1) In Asgard habe ich den vielgelobten Roman "The Nickel Boys" von Colson Whitehead erstanden (bin aber noch nicht durch). In Kapitel 2 (das Anfang der 60er Jahre spielt) wird "Journey into Mystery" erwähnt:
Zitat:
On Vincent's last day, Elwood dawdled at the comics rack, as he did most afternoons. He had a curious habit where he read every comic front to back before he bought it, and he bought every one he touched. Mr. Marconi asked why go through all that if he was going to buy them whether they were good or not, and Elwood said "Just making sure." The shopkeeper asked him if he needed a job. Elwood closed the copy of "Journey into Mystery" and said he'd have to ask his grandmother.
(Richtig off topic: hätte ich als Kind nie gemacht, die Sachen durften erst zu Hause gelesen werden, wenn die Zimmertür geschlossen war und ich feierlich die erste Seite umblätterte.)

2) Im Flugzeug habe ich mir, um mitreden zu können, Avengers: Endgame angesehen. Technisch natürlich unglaublich gut, auch ein paar witzige Szenen dabei (z.B. Thor besoffen mit Bierbauch). Alle Hintergründe habe ich nicht verstanden, weil ich seit Iron Man 1 keinen Marvel-Film mehr gesehen habe, aber das Wichtigste versteht man auch ohne Vorkenntnisse. Über drei Stunden, zweimal wäre ich fast eingeschlafen. Mein Fazit: ja, ist ganz nett, wenn man wirklich auf der Leinwand (bzw. dem Display auf dem Vordersitz) sehen will, wie Superhelden die Welt retten. Aber das soll jetzt der kommerziell erfolgreichste Film aller Zeiten sein? Das verstehe ich dann doch nicht so recht.
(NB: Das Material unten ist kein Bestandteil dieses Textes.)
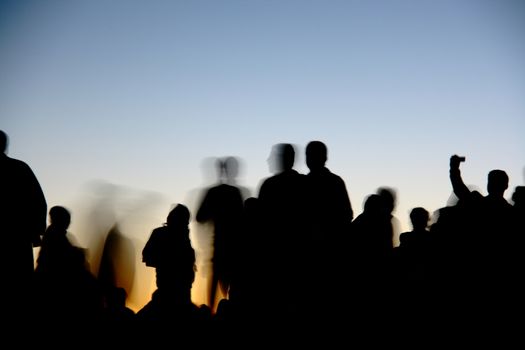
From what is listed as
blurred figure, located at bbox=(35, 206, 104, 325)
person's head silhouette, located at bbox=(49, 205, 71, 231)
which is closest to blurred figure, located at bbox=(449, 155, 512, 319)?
blurred figure, located at bbox=(35, 206, 104, 325)

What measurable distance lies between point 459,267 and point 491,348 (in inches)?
→ 44.1

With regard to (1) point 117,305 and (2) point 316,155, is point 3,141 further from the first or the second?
(2) point 316,155

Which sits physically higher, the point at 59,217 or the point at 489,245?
the point at 59,217

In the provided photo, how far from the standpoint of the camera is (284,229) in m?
6.39

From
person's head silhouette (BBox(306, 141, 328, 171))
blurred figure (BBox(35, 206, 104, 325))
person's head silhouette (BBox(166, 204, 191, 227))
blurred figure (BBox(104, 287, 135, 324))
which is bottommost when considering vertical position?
blurred figure (BBox(104, 287, 135, 324))

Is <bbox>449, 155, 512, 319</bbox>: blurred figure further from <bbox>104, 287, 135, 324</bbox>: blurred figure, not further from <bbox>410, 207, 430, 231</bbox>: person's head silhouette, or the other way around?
<bbox>104, 287, 135, 324</bbox>: blurred figure

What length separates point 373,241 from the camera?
22.0ft

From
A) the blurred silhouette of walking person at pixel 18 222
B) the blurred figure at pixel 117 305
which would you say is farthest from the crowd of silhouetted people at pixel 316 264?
the blurred figure at pixel 117 305

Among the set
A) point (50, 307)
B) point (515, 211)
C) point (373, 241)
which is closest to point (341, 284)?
point (373, 241)

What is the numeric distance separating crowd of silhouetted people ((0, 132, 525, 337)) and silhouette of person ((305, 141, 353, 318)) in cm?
1

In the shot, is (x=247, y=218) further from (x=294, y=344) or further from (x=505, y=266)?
(x=505, y=266)

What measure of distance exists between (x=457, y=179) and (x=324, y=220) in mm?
1751

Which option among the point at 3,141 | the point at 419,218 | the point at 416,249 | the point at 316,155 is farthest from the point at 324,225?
the point at 3,141

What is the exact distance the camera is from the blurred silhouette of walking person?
20.2 feet
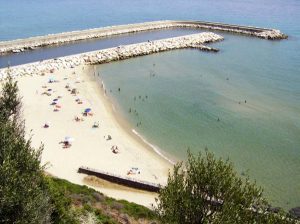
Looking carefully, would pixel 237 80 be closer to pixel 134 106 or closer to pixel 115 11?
pixel 134 106

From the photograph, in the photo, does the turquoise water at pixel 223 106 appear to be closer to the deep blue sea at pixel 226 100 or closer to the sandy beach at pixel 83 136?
the deep blue sea at pixel 226 100

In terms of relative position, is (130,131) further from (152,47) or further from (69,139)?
(152,47)

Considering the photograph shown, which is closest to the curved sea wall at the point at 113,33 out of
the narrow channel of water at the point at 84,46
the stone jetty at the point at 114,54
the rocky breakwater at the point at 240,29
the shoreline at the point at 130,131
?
the rocky breakwater at the point at 240,29

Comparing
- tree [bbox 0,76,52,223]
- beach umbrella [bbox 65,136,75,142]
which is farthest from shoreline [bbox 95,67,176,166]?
tree [bbox 0,76,52,223]

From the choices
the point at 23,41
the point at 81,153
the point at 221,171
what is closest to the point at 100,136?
the point at 81,153

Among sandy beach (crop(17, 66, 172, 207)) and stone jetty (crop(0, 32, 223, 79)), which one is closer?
sandy beach (crop(17, 66, 172, 207))

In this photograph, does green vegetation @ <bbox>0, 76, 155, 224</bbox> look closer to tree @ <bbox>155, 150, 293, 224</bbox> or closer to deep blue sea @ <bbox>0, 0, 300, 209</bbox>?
tree @ <bbox>155, 150, 293, 224</bbox>
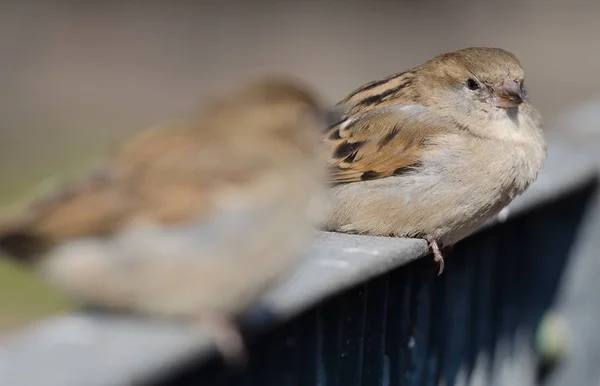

3) Beim jüngsten Taschen SALE habe ich mir nun endlich auch "The Marvel Age of Comics" bestellt (von jakub vor zwei Jahren hier besprochen). Ich hatte gezögert, weil ich dachte, da stünde sicher nichts drin, was ich nicht irgendwo anders auch schon mal gelesen hätte. Und so ist es eigentlich auch, trotzdem ist es ein tolles Buch. In genau dieser Aufmachung hätte ich von Taschen gern das Buch "The Williams Age of Marvels".